Fortunately for Thompson, the recent disruption to the meat packing market caused by the COVID-19 pandemic opened the door for producers to take the bull by the horns, and rewrite some of how the market is laid out.

“That kind of sent some shock through the market, and I think there were some consumer concerns there about, ’well, how stable is that meat supply,’” he said. “There’s entire industries that are blinking out of existence right now and new ones that are just spawning spontaneously like the Big Bang almost. So if there’s an industry that’s ripe for disruption I think the conventional cattle market would be a good one.”

The spontaneous big bang of industry innovation being seen throughout the pandemic, sparked Thompson to crunch some numbers and what he found was that he could essentially cut off the top of the cattle market pyramid, and deliver the beef produced from his cows at an incredible savings to the consumer, while also giving his profit margins a boost.

“I was astonished when I ran the numbers on this,” he said.

Thompson calculated that he could send his yearling calves to a feedlot on his own, allow them to reach their target weight of right around 1,400 pounds, then using local butchers, process the animals and sell them directly to consumers at drastically cut costs. Even with the additional cost of maintaining his animals in a feed lot and allowing for a fair mark up, Thompson can offer consumers a higher quality meet product at a savings of over $1,000 off of the retail price.

“I’d way rather get to where we’re pricing off of what it costs us to produce them … and still provide a decent value to the consumer,” he said.

That realization prompted Thompson to start West Dakota Beef Company, a consumer direct meat selling business which will offer folks the opportunity to buy whole or half beef carcasses directly from his family’s ranch located along the Redwater River.

“The goal would be for me to remove myself from the cattle market completely. … We’re taking ourselves out of that marketing, that price discovery process,” he said.

Thompson estimates a 1,400-pound animal will produce around 570 pounds of usable meat.
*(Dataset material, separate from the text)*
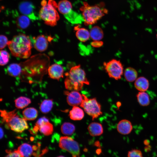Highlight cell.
<instances>
[{"instance_id": "18", "label": "cell", "mask_w": 157, "mask_h": 157, "mask_svg": "<svg viewBox=\"0 0 157 157\" xmlns=\"http://www.w3.org/2000/svg\"><path fill=\"white\" fill-rule=\"evenodd\" d=\"M64 16L67 20L73 24L80 23L84 21L82 15L72 10Z\"/></svg>"}, {"instance_id": "1", "label": "cell", "mask_w": 157, "mask_h": 157, "mask_svg": "<svg viewBox=\"0 0 157 157\" xmlns=\"http://www.w3.org/2000/svg\"><path fill=\"white\" fill-rule=\"evenodd\" d=\"M11 54L21 58H27L31 54L32 45L28 36L22 33L14 36L7 44Z\"/></svg>"}, {"instance_id": "3", "label": "cell", "mask_w": 157, "mask_h": 157, "mask_svg": "<svg viewBox=\"0 0 157 157\" xmlns=\"http://www.w3.org/2000/svg\"><path fill=\"white\" fill-rule=\"evenodd\" d=\"M41 6L39 14L40 18L47 25H56L60 18L56 10L57 4L53 0H42Z\"/></svg>"}, {"instance_id": "37", "label": "cell", "mask_w": 157, "mask_h": 157, "mask_svg": "<svg viewBox=\"0 0 157 157\" xmlns=\"http://www.w3.org/2000/svg\"><path fill=\"white\" fill-rule=\"evenodd\" d=\"M47 151V149L46 148L43 150L41 153L39 154V151H37L33 154L35 157H41L45 153H46Z\"/></svg>"}, {"instance_id": "36", "label": "cell", "mask_w": 157, "mask_h": 157, "mask_svg": "<svg viewBox=\"0 0 157 157\" xmlns=\"http://www.w3.org/2000/svg\"><path fill=\"white\" fill-rule=\"evenodd\" d=\"M91 44L93 47H99L102 45L103 42L100 41H94L91 43Z\"/></svg>"}, {"instance_id": "15", "label": "cell", "mask_w": 157, "mask_h": 157, "mask_svg": "<svg viewBox=\"0 0 157 157\" xmlns=\"http://www.w3.org/2000/svg\"><path fill=\"white\" fill-rule=\"evenodd\" d=\"M19 9L20 12L23 15L29 17L33 14V4L28 1L22 2L19 5Z\"/></svg>"}, {"instance_id": "39", "label": "cell", "mask_w": 157, "mask_h": 157, "mask_svg": "<svg viewBox=\"0 0 157 157\" xmlns=\"http://www.w3.org/2000/svg\"><path fill=\"white\" fill-rule=\"evenodd\" d=\"M57 157H65L63 156H59Z\"/></svg>"}, {"instance_id": "21", "label": "cell", "mask_w": 157, "mask_h": 157, "mask_svg": "<svg viewBox=\"0 0 157 157\" xmlns=\"http://www.w3.org/2000/svg\"><path fill=\"white\" fill-rule=\"evenodd\" d=\"M91 38L94 41H100L104 37V33L102 29L97 26L92 28L90 31Z\"/></svg>"}, {"instance_id": "30", "label": "cell", "mask_w": 157, "mask_h": 157, "mask_svg": "<svg viewBox=\"0 0 157 157\" xmlns=\"http://www.w3.org/2000/svg\"><path fill=\"white\" fill-rule=\"evenodd\" d=\"M75 129V126L72 124L68 122L64 123L62 125L61 130L63 134L70 135H72Z\"/></svg>"}, {"instance_id": "13", "label": "cell", "mask_w": 157, "mask_h": 157, "mask_svg": "<svg viewBox=\"0 0 157 157\" xmlns=\"http://www.w3.org/2000/svg\"><path fill=\"white\" fill-rule=\"evenodd\" d=\"M38 149L37 146H31L27 143H24L21 144L18 148L17 151L22 157H30L33 151Z\"/></svg>"}, {"instance_id": "33", "label": "cell", "mask_w": 157, "mask_h": 157, "mask_svg": "<svg viewBox=\"0 0 157 157\" xmlns=\"http://www.w3.org/2000/svg\"><path fill=\"white\" fill-rule=\"evenodd\" d=\"M8 41L7 37L3 35L0 36V48L2 49L4 48L8 44Z\"/></svg>"}, {"instance_id": "38", "label": "cell", "mask_w": 157, "mask_h": 157, "mask_svg": "<svg viewBox=\"0 0 157 157\" xmlns=\"http://www.w3.org/2000/svg\"><path fill=\"white\" fill-rule=\"evenodd\" d=\"M4 135V132L3 129L0 128V138L1 139L3 137Z\"/></svg>"}, {"instance_id": "11", "label": "cell", "mask_w": 157, "mask_h": 157, "mask_svg": "<svg viewBox=\"0 0 157 157\" xmlns=\"http://www.w3.org/2000/svg\"><path fill=\"white\" fill-rule=\"evenodd\" d=\"M133 126L128 120L123 119L118 123L117 129L118 132L121 134L126 135L130 133L133 129Z\"/></svg>"}, {"instance_id": "7", "label": "cell", "mask_w": 157, "mask_h": 157, "mask_svg": "<svg viewBox=\"0 0 157 157\" xmlns=\"http://www.w3.org/2000/svg\"><path fill=\"white\" fill-rule=\"evenodd\" d=\"M104 66L110 77L116 80L120 79L124 72L123 65L120 60L113 59L104 62Z\"/></svg>"}, {"instance_id": "17", "label": "cell", "mask_w": 157, "mask_h": 157, "mask_svg": "<svg viewBox=\"0 0 157 157\" xmlns=\"http://www.w3.org/2000/svg\"><path fill=\"white\" fill-rule=\"evenodd\" d=\"M88 129L90 134L93 136L100 135L103 132L102 125L97 122L90 123L88 126Z\"/></svg>"}, {"instance_id": "8", "label": "cell", "mask_w": 157, "mask_h": 157, "mask_svg": "<svg viewBox=\"0 0 157 157\" xmlns=\"http://www.w3.org/2000/svg\"><path fill=\"white\" fill-rule=\"evenodd\" d=\"M59 145L61 149L71 154L72 157H79L80 149L78 144L72 138L67 136H61Z\"/></svg>"}, {"instance_id": "26", "label": "cell", "mask_w": 157, "mask_h": 157, "mask_svg": "<svg viewBox=\"0 0 157 157\" xmlns=\"http://www.w3.org/2000/svg\"><path fill=\"white\" fill-rule=\"evenodd\" d=\"M30 20L29 17L23 15L19 16L16 20V24L18 27L21 29L27 28L29 25Z\"/></svg>"}, {"instance_id": "29", "label": "cell", "mask_w": 157, "mask_h": 157, "mask_svg": "<svg viewBox=\"0 0 157 157\" xmlns=\"http://www.w3.org/2000/svg\"><path fill=\"white\" fill-rule=\"evenodd\" d=\"M53 105V100L51 99H45L41 103L40 109L43 113L46 114L50 112Z\"/></svg>"}, {"instance_id": "12", "label": "cell", "mask_w": 157, "mask_h": 157, "mask_svg": "<svg viewBox=\"0 0 157 157\" xmlns=\"http://www.w3.org/2000/svg\"><path fill=\"white\" fill-rule=\"evenodd\" d=\"M48 44V40L46 37L43 35H40L35 38L33 45L37 51L42 52L47 49Z\"/></svg>"}, {"instance_id": "40", "label": "cell", "mask_w": 157, "mask_h": 157, "mask_svg": "<svg viewBox=\"0 0 157 157\" xmlns=\"http://www.w3.org/2000/svg\"><path fill=\"white\" fill-rule=\"evenodd\" d=\"M156 38L157 39V34H156Z\"/></svg>"}, {"instance_id": "23", "label": "cell", "mask_w": 157, "mask_h": 157, "mask_svg": "<svg viewBox=\"0 0 157 157\" xmlns=\"http://www.w3.org/2000/svg\"><path fill=\"white\" fill-rule=\"evenodd\" d=\"M22 114L24 118L26 120H33L37 117L38 111L34 108H28L23 111Z\"/></svg>"}, {"instance_id": "32", "label": "cell", "mask_w": 157, "mask_h": 157, "mask_svg": "<svg viewBox=\"0 0 157 157\" xmlns=\"http://www.w3.org/2000/svg\"><path fill=\"white\" fill-rule=\"evenodd\" d=\"M127 157H143L141 151L139 149H133L129 151Z\"/></svg>"}, {"instance_id": "28", "label": "cell", "mask_w": 157, "mask_h": 157, "mask_svg": "<svg viewBox=\"0 0 157 157\" xmlns=\"http://www.w3.org/2000/svg\"><path fill=\"white\" fill-rule=\"evenodd\" d=\"M15 106L18 109H23L28 106L31 102L29 98L21 96L16 99L15 101Z\"/></svg>"}, {"instance_id": "10", "label": "cell", "mask_w": 157, "mask_h": 157, "mask_svg": "<svg viewBox=\"0 0 157 157\" xmlns=\"http://www.w3.org/2000/svg\"><path fill=\"white\" fill-rule=\"evenodd\" d=\"M64 72L63 67L57 64L52 65L48 69V74L49 77L58 80L63 77Z\"/></svg>"}, {"instance_id": "27", "label": "cell", "mask_w": 157, "mask_h": 157, "mask_svg": "<svg viewBox=\"0 0 157 157\" xmlns=\"http://www.w3.org/2000/svg\"><path fill=\"white\" fill-rule=\"evenodd\" d=\"M39 128L40 132L46 136L51 135L53 130V125L49 122L44 123Z\"/></svg>"}, {"instance_id": "35", "label": "cell", "mask_w": 157, "mask_h": 157, "mask_svg": "<svg viewBox=\"0 0 157 157\" xmlns=\"http://www.w3.org/2000/svg\"><path fill=\"white\" fill-rule=\"evenodd\" d=\"M8 154L5 157H22L17 150L8 151Z\"/></svg>"}, {"instance_id": "20", "label": "cell", "mask_w": 157, "mask_h": 157, "mask_svg": "<svg viewBox=\"0 0 157 157\" xmlns=\"http://www.w3.org/2000/svg\"><path fill=\"white\" fill-rule=\"evenodd\" d=\"M76 31V35L77 38L80 41L85 42L87 41L90 37V32L86 29L80 28L76 26L75 28Z\"/></svg>"}, {"instance_id": "34", "label": "cell", "mask_w": 157, "mask_h": 157, "mask_svg": "<svg viewBox=\"0 0 157 157\" xmlns=\"http://www.w3.org/2000/svg\"><path fill=\"white\" fill-rule=\"evenodd\" d=\"M49 122V119L45 117H43L39 118L35 123V126L39 129V127L44 123Z\"/></svg>"}, {"instance_id": "6", "label": "cell", "mask_w": 157, "mask_h": 157, "mask_svg": "<svg viewBox=\"0 0 157 157\" xmlns=\"http://www.w3.org/2000/svg\"><path fill=\"white\" fill-rule=\"evenodd\" d=\"M82 95L83 99L80 106L93 120L102 114L101 105L95 98L89 99L84 94Z\"/></svg>"}, {"instance_id": "5", "label": "cell", "mask_w": 157, "mask_h": 157, "mask_svg": "<svg viewBox=\"0 0 157 157\" xmlns=\"http://www.w3.org/2000/svg\"><path fill=\"white\" fill-rule=\"evenodd\" d=\"M80 10L86 25L95 24L107 12L106 9L97 5L90 6L86 2H84Z\"/></svg>"}, {"instance_id": "2", "label": "cell", "mask_w": 157, "mask_h": 157, "mask_svg": "<svg viewBox=\"0 0 157 157\" xmlns=\"http://www.w3.org/2000/svg\"><path fill=\"white\" fill-rule=\"evenodd\" d=\"M66 76L64 84L65 88L70 90L79 91L84 84L89 85L84 71L80 65L72 67L65 74Z\"/></svg>"}, {"instance_id": "4", "label": "cell", "mask_w": 157, "mask_h": 157, "mask_svg": "<svg viewBox=\"0 0 157 157\" xmlns=\"http://www.w3.org/2000/svg\"><path fill=\"white\" fill-rule=\"evenodd\" d=\"M1 116L3 121L12 130L17 133H22L27 129L28 126L26 120L20 117L15 110L7 112L1 110Z\"/></svg>"}, {"instance_id": "24", "label": "cell", "mask_w": 157, "mask_h": 157, "mask_svg": "<svg viewBox=\"0 0 157 157\" xmlns=\"http://www.w3.org/2000/svg\"><path fill=\"white\" fill-rule=\"evenodd\" d=\"M137 101L141 106H146L150 103L149 96L146 92H139L136 95Z\"/></svg>"}, {"instance_id": "14", "label": "cell", "mask_w": 157, "mask_h": 157, "mask_svg": "<svg viewBox=\"0 0 157 157\" xmlns=\"http://www.w3.org/2000/svg\"><path fill=\"white\" fill-rule=\"evenodd\" d=\"M134 85L135 88L139 92H146L149 88V83L146 78L140 76L135 80Z\"/></svg>"}, {"instance_id": "16", "label": "cell", "mask_w": 157, "mask_h": 157, "mask_svg": "<svg viewBox=\"0 0 157 157\" xmlns=\"http://www.w3.org/2000/svg\"><path fill=\"white\" fill-rule=\"evenodd\" d=\"M58 11L64 15L67 14L72 10L71 3L67 0H62L57 4Z\"/></svg>"}, {"instance_id": "19", "label": "cell", "mask_w": 157, "mask_h": 157, "mask_svg": "<svg viewBox=\"0 0 157 157\" xmlns=\"http://www.w3.org/2000/svg\"><path fill=\"white\" fill-rule=\"evenodd\" d=\"M124 76L128 82H133L138 78V73L136 70L133 67H128L126 68L124 72Z\"/></svg>"}, {"instance_id": "22", "label": "cell", "mask_w": 157, "mask_h": 157, "mask_svg": "<svg viewBox=\"0 0 157 157\" xmlns=\"http://www.w3.org/2000/svg\"><path fill=\"white\" fill-rule=\"evenodd\" d=\"M69 115L71 119L74 120H79L83 118L84 113L81 108L75 106H74L69 111Z\"/></svg>"}, {"instance_id": "31", "label": "cell", "mask_w": 157, "mask_h": 157, "mask_svg": "<svg viewBox=\"0 0 157 157\" xmlns=\"http://www.w3.org/2000/svg\"><path fill=\"white\" fill-rule=\"evenodd\" d=\"M9 54L8 53L4 50L0 51V65L4 66L6 65L9 61Z\"/></svg>"}, {"instance_id": "25", "label": "cell", "mask_w": 157, "mask_h": 157, "mask_svg": "<svg viewBox=\"0 0 157 157\" xmlns=\"http://www.w3.org/2000/svg\"><path fill=\"white\" fill-rule=\"evenodd\" d=\"M7 71L10 76L14 77L17 76L22 72L21 66L18 63L11 64L8 67Z\"/></svg>"}, {"instance_id": "9", "label": "cell", "mask_w": 157, "mask_h": 157, "mask_svg": "<svg viewBox=\"0 0 157 157\" xmlns=\"http://www.w3.org/2000/svg\"><path fill=\"white\" fill-rule=\"evenodd\" d=\"M65 94L67 96V102L69 105L75 106L80 105L83 99L82 94L77 91H72L71 92L65 91Z\"/></svg>"}]
</instances>
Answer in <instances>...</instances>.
That 570 pounds breaks down to approximately 215 pounds of ground beef, 99 pounds of round roasts and steaks, 105 pounds of chuck roasts and steaks, 93 pounds of rib & loin steaks, and 50 pounds of other cuts (brisket, flank, skirt, short ribs). All that could cost around $4,500 at a retail store, Thompson said he would be selling his beef at $3,200 for a whole order and $1,800 for a half.

“People will be able to place orders now … and the product will be ready to pick up just in time for grilling season to start,” he said. “So that’s kind of the impetus behind this, is that we can save the consumer some money on a very, very high-end product and hopefully elevate our quality of life considerably.”